Droits de douane. S'il est parvenu à s'entretenir avec Donald Trump sans « le fâcher » (pour l'instant, précise-t-il avec un sourire), il évoque les différends commerciaux que les États-Unis entretiennent avec de nombreux pays et, côté local, les « effets néfastes d'une politique industrielle sectorielle ». En parallèle, les accords bilatéraux avec la Chine sont en phase de renégociation accélérée ; une dynamique qui n'est peut-être pas sans lien avec l'annonce d'accords similaires avec l'Inde. Il rappelle que 85 % du commerce mondial s'effectue dans le cadre des règles de l'OMC, qui continue pourtant de considérer la Chine comme un pays « en développement » —une réforme attendue de longue date.
Pas de Suisse à dix millions ? Le Président rappelle que le Conseil fédéral « défend le point de vue du Parlement », pour lequel le texte est « trop rigide ». Sa réponse sur l'absence de contre-projet se veut technique et institutionnelle : il ne voit « pas de besoin de changer de système ».
Journalisme et médias. Il reconnaît une pression croissante sur le métier, avec des rédactions qui ferment ou réduisent leurs effectifs. Quant à son rapport aux médias, il prône la transparence et l'effort « d'être présent ». Néanmoins, « loi sur la transparence » irait toutefois trop loin, mettant en péril certaines négociations.
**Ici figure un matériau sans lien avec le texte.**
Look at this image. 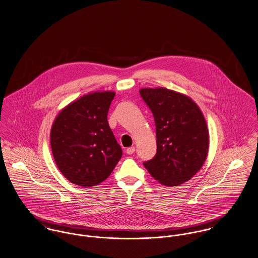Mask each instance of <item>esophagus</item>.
<instances>
[{"label": "esophagus", "mask_w": 258, "mask_h": 258, "mask_svg": "<svg viewBox=\"0 0 258 258\" xmlns=\"http://www.w3.org/2000/svg\"><path fill=\"white\" fill-rule=\"evenodd\" d=\"M134 152H135V147H130V148H128L126 150V153L128 155H132V154H134Z\"/></svg>", "instance_id": "1"}]
</instances>
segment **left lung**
Segmentation results:
<instances>
[{
    "label": "left lung",
    "instance_id": "8db88e82",
    "mask_svg": "<svg viewBox=\"0 0 258 258\" xmlns=\"http://www.w3.org/2000/svg\"><path fill=\"white\" fill-rule=\"evenodd\" d=\"M156 123L157 154L144 165L165 186H177L195 175L206 161L209 131L199 106L185 94L165 88L141 89Z\"/></svg>",
    "mask_w": 258,
    "mask_h": 258
}]
</instances>
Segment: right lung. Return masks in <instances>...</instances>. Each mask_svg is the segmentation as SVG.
Here are the masks:
<instances>
[{
  "mask_svg": "<svg viewBox=\"0 0 258 258\" xmlns=\"http://www.w3.org/2000/svg\"><path fill=\"white\" fill-rule=\"evenodd\" d=\"M114 92H94L72 101L55 118L50 143L59 170L72 183L95 186L122 157L107 121Z\"/></svg>",
  "mask_w": 258,
  "mask_h": 258,
  "instance_id": "1",
  "label": "right lung"
}]
</instances>
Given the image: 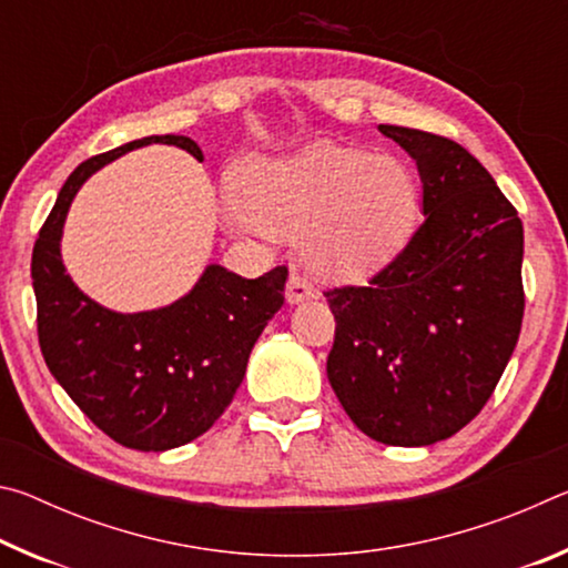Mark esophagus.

Il s'agit donc de trouver en permanence « un équilibre entre l'intérêt supérieur de l'État et la transparence ».Dans un second temps, le Président a échangé directement avec les journalistes et le public autour d'un verre et d'un cocktail déjeunatoire. J'en ai profité pour lui poser une question sur la désinformation.
Désinformation : la Suisse relativement épargnée ? Lors des échanges informels, j'ai abordé les dangers de la désinformation ainsi que la position du Conseil fédéral. Sa réponse m'a quelque peu surpris : les Suisses seraient bien informés, capables de distinguer le vrai du faux.
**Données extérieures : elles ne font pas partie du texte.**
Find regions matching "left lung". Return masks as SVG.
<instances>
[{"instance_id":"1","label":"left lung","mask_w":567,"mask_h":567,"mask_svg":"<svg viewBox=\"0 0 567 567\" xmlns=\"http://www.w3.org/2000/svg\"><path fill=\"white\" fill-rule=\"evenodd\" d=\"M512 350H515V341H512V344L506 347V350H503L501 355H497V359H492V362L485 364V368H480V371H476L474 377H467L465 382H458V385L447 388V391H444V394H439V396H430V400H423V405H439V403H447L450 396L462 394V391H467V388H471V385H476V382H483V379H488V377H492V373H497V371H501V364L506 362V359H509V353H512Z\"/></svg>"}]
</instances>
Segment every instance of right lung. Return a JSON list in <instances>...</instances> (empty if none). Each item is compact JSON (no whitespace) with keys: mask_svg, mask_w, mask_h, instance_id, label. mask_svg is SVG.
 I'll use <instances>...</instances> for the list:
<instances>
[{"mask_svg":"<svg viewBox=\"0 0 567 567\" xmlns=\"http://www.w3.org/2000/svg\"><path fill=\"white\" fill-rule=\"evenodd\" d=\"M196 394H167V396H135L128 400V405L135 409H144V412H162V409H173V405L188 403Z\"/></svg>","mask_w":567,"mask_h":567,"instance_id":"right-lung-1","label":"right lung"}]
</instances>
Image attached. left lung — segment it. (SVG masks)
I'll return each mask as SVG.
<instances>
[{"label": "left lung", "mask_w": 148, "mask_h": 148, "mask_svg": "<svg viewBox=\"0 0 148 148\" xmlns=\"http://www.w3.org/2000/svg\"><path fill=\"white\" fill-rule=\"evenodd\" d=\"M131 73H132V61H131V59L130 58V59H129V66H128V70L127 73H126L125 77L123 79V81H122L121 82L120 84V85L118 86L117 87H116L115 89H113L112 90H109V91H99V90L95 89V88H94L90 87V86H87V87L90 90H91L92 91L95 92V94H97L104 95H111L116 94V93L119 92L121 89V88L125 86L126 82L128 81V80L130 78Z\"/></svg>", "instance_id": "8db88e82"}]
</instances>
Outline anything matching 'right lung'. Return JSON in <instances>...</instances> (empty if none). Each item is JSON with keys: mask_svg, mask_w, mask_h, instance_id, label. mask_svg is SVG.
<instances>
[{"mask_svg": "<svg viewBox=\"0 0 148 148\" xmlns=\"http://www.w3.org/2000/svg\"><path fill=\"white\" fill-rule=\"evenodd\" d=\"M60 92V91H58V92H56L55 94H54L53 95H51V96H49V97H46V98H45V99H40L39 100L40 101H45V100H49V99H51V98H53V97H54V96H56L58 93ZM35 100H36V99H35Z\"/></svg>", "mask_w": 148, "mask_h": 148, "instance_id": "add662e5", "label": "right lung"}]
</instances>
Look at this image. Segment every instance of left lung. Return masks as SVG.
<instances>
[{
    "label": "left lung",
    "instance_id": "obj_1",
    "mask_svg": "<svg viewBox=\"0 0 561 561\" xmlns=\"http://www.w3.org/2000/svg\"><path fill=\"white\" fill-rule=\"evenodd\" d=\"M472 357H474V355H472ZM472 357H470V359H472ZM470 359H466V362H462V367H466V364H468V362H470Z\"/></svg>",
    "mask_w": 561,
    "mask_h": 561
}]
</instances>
L'argument a sa part de vérité, mais une enquête de l'Université de Zurich révèle que près d'un Suisse sur deux considère la désinformation comme un problème majeur. À l'échelle européenne, le Global Risks Report 2026 du Forum économique mondial classe la mésinformation et la désinformation au deuxième rang des risques mondiaux sur deux ans. Quant aux jeunes, selon un Eurobaromètre Flash de 2025, 65 % des 15-24 ans font des réseaux sociaux leur principale source d'information (un terrain particulièrement fertile pour la confusion entre fait et opinion).
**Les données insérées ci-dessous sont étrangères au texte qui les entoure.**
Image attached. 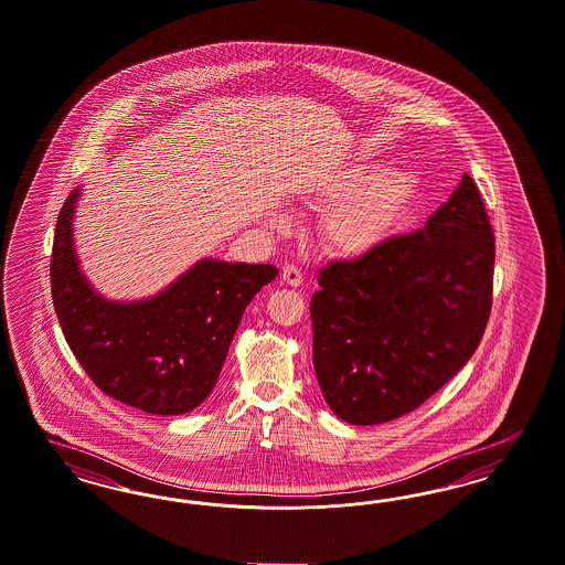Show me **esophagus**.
<instances>
[{
  "label": "esophagus",
  "mask_w": 565,
  "mask_h": 565,
  "mask_svg": "<svg viewBox=\"0 0 565 565\" xmlns=\"http://www.w3.org/2000/svg\"><path fill=\"white\" fill-rule=\"evenodd\" d=\"M280 276H282V280H285L287 285H291V287H301V285H303V274L299 273V268L292 266V264H285Z\"/></svg>",
  "instance_id": "1"
}]
</instances>
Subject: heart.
I'll use <instances>...</instances> for the list:
<instances>
[{"label": "heart", "instance_id": "heart-1", "mask_svg": "<svg viewBox=\"0 0 565 565\" xmlns=\"http://www.w3.org/2000/svg\"><path fill=\"white\" fill-rule=\"evenodd\" d=\"M376 161H350L324 171L299 192L301 203L327 205L318 222L324 252L358 262L379 252L417 203L418 180L411 169ZM274 224L280 222L273 215Z\"/></svg>", "mask_w": 565, "mask_h": 565}]
</instances>
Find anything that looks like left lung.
I'll list each match as a JSON object with an SVG mask.
<instances>
[{"label": "left lung", "mask_w": 565, "mask_h": 565, "mask_svg": "<svg viewBox=\"0 0 565 565\" xmlns=\"http://www.w3.org/2000/svg\"><path fill=\"white\" fill-rule=\"evenodd\" d=\"M494 234L471 175L423 228L320 273L313 371L337 417L379 425L413 413L480 345L492 306Z\"/></svg>", "instance_id": "8db88e82"}]
</instances>
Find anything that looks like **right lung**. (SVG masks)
Here are the masks:
<instances>
[{
    "mask_svg": "<svg viewBox=\"0 0 565 565\" xmlns=\"http://www.w3.org/2000/svg\"><path fill=\"white\" fill-rule=\"evenodd\" d=\"M84 186L64 201L52 252V299L64 339L89 379L110 397L173 417L203 404L224 366L270 264L203 257L145 299H108L85 276L73 222Z\"/></svg>",
    "mask_w": 565,
    "mask_h": 565,
    "instance_id": "add662e5",
    "label": "right lung"
}]
</instances>
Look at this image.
M. Parmelin a mentionné des vidéos falsifiées liées à la votation sur l’initiative « Pas de Suisse à 10 millions », détectées et retirées. Le Conseil fédéral a lui-même reconnu, dans un rapport de juin 2024, que les opérations d'influence ciblent « de plus en plus directement la Suisse ». La question d'une stratégie fédérale robuste reste ouverte, et mérite un suivi.